### Selected text:
(begin)
Breaking the Image of Mother and Child

By far the most visited post was my article on the controversial TIME Magazine cover photograph, depicting Jamie Lynne Grumet breastfeeding her three-year-old son. Jeff Miller, a regular reader of this blog, contributed a nuanced and thought-provoking additional reading of the image in the comment box.


James Nachtwey for Vogue Magazine

The Perversity of Propaganda

This post analyses a set of images by the legendary photojournalist James Nachtwey who was commissioned by Vogue Magazine to photograph the Assad family. Since Syrian opposition groups were brutally massacred by Assad’s regime, the ill-conceived Vogue article and it’s propagandistic images have magically vanished from the archives.

Banning the ‘Amateurish’ American Apparel Ads

Written in response to a series of American Apparel ads that were banned because they were deemed ‘amateurish’, this post seeks to investigate the relationship between vernacularism and sexualization in advertisement. This is a topic I habitually return to as advertisements continue to push against the boundaries of cultural and social taboos.


Samuel Aranda, World Press Photo of 2011

So that others can be free

The post deconstructs a photography by Samuel Aranda who was awarded the prestigious World Press Photo award. The image shows a Yemeni woman holding her injured son.


Hisaji Hara, A Study of ‘Therese’, 2009

Voyeurism and the Photographs of Hisaji Hara

Hisaji Hara’s highly voyeuristic photographs are a visual response to the work of the French Polish painter Balthus. The post seeks to deconstruct the work of Hara not only in relation to Balthus, but also in relation to very specific visual (e.g. optical) aspects of the photographic apparatus.


Paint bomb attack on Larry Clark photograph at C/O Berlin

Photography, Obscenity and a Public Intervention

The post highlights an ‘attack’ which took place at a Larry Clarke exhibition in Berlin. The image in question, printed on canvas and hanging high above the entrance of the ℅ Gallery, shows a woman’s pubic area – or ‘shame zone’ as it is called in German. With reference to Germany’s complex and troubled history, the post highlights the fact that Berlin has always been at the forefront of interrogating cultural norms of taboos.
(end)
### Exercise task 1:
Print the photography blog summary above word for word, from "Hisaji Hara’s highly" to "the photographic apparatus.".
### Exercise task 2:
Answer these questions using the photography blog summary above:
(a) Which magazine commissioned James Nachtwey to photograph the Assad family?
(b) Why were the American Apparel ads banned?
(c) Whose work are Hisaji Hara's photographs a visual response to?
### Exercise task 3:
Go on with the photography blog summary above, starting after its last sentence.

### Information provided:
(begin)
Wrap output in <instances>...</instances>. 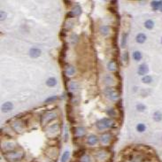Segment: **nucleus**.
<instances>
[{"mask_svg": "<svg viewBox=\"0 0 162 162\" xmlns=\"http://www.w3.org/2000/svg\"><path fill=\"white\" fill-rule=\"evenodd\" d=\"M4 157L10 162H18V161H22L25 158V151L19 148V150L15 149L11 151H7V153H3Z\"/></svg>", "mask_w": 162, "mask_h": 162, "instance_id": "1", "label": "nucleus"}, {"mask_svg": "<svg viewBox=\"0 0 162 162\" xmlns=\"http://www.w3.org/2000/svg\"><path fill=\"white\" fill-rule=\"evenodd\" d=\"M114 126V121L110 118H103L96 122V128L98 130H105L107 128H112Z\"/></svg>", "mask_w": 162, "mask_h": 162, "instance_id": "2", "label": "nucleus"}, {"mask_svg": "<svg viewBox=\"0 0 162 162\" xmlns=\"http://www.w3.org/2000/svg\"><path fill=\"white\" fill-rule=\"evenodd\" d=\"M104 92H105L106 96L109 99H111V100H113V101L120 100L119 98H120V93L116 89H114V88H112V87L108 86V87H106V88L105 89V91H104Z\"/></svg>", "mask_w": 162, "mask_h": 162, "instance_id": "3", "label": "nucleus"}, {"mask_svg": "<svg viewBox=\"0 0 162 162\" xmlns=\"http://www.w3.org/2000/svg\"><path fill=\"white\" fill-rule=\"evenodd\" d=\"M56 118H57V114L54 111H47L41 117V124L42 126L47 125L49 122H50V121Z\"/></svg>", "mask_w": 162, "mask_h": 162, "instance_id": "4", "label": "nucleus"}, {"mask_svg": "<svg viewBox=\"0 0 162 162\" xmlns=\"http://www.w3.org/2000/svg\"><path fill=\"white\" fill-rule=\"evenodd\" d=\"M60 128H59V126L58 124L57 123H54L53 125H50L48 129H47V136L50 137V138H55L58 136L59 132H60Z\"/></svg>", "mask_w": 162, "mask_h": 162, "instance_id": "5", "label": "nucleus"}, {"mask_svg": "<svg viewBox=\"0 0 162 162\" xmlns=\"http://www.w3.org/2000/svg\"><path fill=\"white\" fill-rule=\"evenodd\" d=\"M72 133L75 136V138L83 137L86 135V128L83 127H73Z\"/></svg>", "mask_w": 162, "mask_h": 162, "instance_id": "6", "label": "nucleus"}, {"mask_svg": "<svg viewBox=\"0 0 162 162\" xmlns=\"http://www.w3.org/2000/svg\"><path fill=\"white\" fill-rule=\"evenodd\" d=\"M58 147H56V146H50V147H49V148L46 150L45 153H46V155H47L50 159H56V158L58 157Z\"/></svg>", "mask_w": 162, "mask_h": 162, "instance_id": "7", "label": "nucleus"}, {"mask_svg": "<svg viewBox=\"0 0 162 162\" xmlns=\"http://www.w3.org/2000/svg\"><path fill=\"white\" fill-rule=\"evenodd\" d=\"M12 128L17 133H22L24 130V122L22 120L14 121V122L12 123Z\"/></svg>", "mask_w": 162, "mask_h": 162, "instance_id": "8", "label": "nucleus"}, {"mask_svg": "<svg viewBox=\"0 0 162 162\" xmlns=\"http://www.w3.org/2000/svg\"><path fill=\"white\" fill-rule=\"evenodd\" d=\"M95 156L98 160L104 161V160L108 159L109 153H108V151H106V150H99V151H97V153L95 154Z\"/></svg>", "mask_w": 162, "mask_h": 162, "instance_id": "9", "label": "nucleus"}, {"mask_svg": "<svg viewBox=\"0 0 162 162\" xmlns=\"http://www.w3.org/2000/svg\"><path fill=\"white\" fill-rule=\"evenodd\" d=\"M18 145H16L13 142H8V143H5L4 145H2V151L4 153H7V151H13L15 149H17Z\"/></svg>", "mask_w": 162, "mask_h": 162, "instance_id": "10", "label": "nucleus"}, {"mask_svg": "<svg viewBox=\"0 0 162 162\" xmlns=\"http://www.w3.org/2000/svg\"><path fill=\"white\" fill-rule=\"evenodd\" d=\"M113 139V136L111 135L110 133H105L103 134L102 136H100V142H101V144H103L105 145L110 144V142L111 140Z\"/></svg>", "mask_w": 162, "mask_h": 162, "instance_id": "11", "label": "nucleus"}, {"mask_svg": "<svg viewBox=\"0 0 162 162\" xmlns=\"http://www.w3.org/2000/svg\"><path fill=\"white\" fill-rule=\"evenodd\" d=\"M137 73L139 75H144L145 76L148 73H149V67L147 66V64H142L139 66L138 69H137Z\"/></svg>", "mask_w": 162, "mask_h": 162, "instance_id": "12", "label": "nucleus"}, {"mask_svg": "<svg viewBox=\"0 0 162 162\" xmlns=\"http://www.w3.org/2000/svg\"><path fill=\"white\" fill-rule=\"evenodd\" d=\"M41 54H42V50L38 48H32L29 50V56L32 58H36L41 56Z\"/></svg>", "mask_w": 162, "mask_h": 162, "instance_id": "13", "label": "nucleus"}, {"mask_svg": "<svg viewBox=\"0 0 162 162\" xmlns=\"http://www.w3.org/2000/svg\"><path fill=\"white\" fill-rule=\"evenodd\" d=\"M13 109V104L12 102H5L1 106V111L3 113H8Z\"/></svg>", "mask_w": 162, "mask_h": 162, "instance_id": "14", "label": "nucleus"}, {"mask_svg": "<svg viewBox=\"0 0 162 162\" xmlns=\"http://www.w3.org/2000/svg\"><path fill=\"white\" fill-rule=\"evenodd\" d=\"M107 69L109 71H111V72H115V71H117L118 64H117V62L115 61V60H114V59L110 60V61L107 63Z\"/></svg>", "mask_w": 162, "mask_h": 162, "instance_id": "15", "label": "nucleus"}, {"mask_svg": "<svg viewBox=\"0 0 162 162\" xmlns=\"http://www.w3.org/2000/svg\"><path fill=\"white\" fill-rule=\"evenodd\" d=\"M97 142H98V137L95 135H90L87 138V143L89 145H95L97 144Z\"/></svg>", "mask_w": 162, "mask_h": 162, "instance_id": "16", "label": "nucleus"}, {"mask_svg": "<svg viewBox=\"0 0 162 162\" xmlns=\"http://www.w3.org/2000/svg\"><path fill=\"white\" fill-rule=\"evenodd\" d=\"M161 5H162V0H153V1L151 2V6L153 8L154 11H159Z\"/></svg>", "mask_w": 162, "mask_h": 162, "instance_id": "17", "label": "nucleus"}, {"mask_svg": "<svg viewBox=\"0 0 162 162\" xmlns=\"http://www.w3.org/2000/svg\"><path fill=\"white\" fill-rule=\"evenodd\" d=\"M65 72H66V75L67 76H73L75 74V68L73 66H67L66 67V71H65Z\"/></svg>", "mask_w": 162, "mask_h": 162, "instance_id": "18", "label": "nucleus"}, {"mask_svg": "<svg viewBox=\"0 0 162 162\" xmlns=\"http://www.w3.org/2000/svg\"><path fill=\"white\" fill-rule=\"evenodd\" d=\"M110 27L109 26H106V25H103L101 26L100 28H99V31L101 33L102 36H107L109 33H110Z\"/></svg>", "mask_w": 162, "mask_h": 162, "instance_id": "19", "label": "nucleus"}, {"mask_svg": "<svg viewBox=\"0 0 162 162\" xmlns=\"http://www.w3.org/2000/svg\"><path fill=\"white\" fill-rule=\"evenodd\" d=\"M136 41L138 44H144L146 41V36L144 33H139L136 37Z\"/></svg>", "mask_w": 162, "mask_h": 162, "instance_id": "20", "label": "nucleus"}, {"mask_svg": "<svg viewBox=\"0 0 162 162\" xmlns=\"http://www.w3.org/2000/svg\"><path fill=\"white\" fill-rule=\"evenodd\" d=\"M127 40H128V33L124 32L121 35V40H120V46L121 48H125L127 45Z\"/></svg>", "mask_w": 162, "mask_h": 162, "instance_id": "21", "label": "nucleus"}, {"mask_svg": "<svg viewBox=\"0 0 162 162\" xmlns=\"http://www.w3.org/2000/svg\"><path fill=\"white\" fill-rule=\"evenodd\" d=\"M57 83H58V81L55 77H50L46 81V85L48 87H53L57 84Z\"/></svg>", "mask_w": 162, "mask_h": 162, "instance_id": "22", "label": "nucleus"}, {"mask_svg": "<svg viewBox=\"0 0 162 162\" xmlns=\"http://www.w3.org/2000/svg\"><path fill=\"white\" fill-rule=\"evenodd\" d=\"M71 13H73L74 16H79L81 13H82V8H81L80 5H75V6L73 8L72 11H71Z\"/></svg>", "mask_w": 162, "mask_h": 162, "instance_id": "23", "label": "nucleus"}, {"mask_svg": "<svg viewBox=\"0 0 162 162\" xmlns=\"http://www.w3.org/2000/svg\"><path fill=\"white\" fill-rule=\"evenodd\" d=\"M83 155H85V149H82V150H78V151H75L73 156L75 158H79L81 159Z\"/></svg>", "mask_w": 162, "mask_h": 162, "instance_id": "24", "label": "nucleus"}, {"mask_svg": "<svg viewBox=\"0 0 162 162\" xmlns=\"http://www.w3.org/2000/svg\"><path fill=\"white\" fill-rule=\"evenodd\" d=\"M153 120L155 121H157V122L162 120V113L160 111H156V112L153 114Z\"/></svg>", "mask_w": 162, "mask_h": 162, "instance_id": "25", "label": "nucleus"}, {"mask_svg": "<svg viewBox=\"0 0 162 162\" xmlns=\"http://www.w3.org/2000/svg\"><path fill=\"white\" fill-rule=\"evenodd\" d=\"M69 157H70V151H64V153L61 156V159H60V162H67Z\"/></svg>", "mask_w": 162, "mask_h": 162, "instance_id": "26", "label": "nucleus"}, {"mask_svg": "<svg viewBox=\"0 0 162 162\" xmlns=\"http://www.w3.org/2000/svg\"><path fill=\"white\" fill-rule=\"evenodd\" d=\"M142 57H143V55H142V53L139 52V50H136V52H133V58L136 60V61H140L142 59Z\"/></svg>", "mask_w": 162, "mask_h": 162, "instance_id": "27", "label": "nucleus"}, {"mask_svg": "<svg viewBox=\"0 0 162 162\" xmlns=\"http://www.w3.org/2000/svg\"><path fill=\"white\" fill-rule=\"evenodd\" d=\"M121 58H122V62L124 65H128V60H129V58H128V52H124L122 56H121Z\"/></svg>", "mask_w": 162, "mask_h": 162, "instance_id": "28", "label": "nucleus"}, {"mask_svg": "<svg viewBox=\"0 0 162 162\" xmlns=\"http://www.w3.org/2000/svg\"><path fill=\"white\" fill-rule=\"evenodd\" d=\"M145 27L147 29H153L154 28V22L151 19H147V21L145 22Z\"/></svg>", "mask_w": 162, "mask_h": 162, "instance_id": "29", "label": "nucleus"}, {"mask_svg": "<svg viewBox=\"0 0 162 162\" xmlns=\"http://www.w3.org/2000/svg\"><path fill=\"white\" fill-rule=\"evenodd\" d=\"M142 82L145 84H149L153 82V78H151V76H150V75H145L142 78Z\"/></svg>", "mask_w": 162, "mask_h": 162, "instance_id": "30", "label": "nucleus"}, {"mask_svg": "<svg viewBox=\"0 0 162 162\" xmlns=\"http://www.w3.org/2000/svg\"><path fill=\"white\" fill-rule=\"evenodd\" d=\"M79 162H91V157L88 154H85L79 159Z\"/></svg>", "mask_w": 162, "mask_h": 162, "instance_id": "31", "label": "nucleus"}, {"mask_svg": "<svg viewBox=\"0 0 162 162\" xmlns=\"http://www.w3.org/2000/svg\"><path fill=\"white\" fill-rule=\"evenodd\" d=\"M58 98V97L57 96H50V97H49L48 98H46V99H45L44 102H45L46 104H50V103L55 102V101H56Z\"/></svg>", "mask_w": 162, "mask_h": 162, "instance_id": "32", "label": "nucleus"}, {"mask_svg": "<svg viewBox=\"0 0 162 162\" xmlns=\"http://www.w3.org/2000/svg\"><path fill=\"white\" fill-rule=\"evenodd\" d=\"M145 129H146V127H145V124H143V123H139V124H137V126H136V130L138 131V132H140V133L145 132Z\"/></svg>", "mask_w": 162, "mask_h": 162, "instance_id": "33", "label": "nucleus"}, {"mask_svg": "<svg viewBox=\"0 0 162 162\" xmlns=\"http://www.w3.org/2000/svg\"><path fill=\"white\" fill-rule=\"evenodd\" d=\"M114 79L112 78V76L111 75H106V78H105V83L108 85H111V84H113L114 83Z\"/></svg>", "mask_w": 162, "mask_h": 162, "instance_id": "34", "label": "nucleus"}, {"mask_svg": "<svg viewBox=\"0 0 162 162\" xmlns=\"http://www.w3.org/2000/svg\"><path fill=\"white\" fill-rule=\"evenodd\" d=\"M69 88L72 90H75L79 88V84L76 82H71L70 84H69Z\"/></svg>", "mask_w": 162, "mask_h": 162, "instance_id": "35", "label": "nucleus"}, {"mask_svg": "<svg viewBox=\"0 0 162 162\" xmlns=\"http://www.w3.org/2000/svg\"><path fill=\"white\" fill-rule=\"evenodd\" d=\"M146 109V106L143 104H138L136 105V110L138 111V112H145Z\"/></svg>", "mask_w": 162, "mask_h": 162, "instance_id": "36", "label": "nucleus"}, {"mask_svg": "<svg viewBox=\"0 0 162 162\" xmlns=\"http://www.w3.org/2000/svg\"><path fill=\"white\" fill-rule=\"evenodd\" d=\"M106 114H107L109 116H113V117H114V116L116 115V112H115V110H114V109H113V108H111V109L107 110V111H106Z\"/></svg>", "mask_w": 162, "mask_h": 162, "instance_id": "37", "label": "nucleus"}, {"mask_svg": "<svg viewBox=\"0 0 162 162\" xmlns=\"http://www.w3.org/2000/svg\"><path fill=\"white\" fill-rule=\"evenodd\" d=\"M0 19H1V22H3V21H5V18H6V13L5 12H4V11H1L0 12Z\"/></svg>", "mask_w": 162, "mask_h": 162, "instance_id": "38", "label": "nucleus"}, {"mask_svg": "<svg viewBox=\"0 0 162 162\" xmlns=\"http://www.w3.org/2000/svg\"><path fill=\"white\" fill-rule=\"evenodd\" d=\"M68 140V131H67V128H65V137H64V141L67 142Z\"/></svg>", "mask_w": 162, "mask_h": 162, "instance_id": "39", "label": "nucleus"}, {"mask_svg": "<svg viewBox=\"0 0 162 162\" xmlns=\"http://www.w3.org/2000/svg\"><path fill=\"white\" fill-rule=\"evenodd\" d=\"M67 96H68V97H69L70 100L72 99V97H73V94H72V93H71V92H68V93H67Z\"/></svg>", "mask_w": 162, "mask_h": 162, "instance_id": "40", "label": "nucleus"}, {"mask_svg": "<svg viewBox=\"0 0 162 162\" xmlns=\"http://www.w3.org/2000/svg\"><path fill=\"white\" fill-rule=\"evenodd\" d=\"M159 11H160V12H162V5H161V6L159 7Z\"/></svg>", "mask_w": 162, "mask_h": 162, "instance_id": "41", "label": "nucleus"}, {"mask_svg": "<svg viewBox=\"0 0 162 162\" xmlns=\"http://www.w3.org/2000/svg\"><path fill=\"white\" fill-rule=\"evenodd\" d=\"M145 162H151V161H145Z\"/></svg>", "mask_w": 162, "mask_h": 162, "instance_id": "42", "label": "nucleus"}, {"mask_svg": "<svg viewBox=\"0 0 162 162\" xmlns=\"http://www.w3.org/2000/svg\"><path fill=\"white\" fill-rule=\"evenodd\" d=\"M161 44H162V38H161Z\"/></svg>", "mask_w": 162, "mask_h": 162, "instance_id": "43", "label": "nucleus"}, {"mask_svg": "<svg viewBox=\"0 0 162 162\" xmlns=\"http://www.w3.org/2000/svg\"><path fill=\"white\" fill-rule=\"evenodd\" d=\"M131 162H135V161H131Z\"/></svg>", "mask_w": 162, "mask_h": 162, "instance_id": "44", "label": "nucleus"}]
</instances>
(end)
### Written response 1:
Hisaji Hara’s highly voyeuristic photographs are a visual response to the work of the French Polish painter Balthus. The post seeks to deconstruct the work of Hara not only in relation to Balthus, but also in relation to very specific visual (e.g. optical) aspects of the photographic apparatus.

### Written response 2:
(a) Vogue Magazine
(b) They were deemed "amateurish."
(c) The French Polish painter Balthus

### Written response 3:
Yurie Nagashima, Yurie Nagashima (Tokyo: Fuga Shobo, 1995)

Ten Japanese Photobooks

The irony of a top ten list featured in a top ten list. As part of the New York Art Book Fair, I was amongst a group of ten online curators who were asked to highlight ten Japanese photobooks.


Masters on the roof of the Bauhaus building, c.1926

Photography at the Bauhaus

This post is an in-depth critique of the much visited Bauhaus exhibition at the Barbican in London. Photography, one of the key artistic mediums at the Bauhaus, embraced because it stood for modernity and renewal, did not receive nearly enough recognition in this exhibition.


Namsa Leuba, Statuette Ndoki, Saleou, Guinea, 2011

A New Encounter of Contemporary Art and Anthropology

This exhibition review highlights the magnificent work of the young Swiss-Guinean artist Namsa Leuba. Straddling the boundary between photography, art and anthropology, Leuba’s images are self-referential, mythical and highly ambigious.


Massimo Vitali, Sarikiniko, 2011

Bathing in Massimo Vitali’s Sunshine

Last but not least is another exhibition review, investigating the large-scale photographic works of Massimo Vitali. His super large and extremely detailed photographs of people bathing in the sun are as much voyeuristic as they represent a type of fetishism – the fetishism of focus, detail and photographic accuracy.

I am looking forward to provide you with many more blog posts in 2013.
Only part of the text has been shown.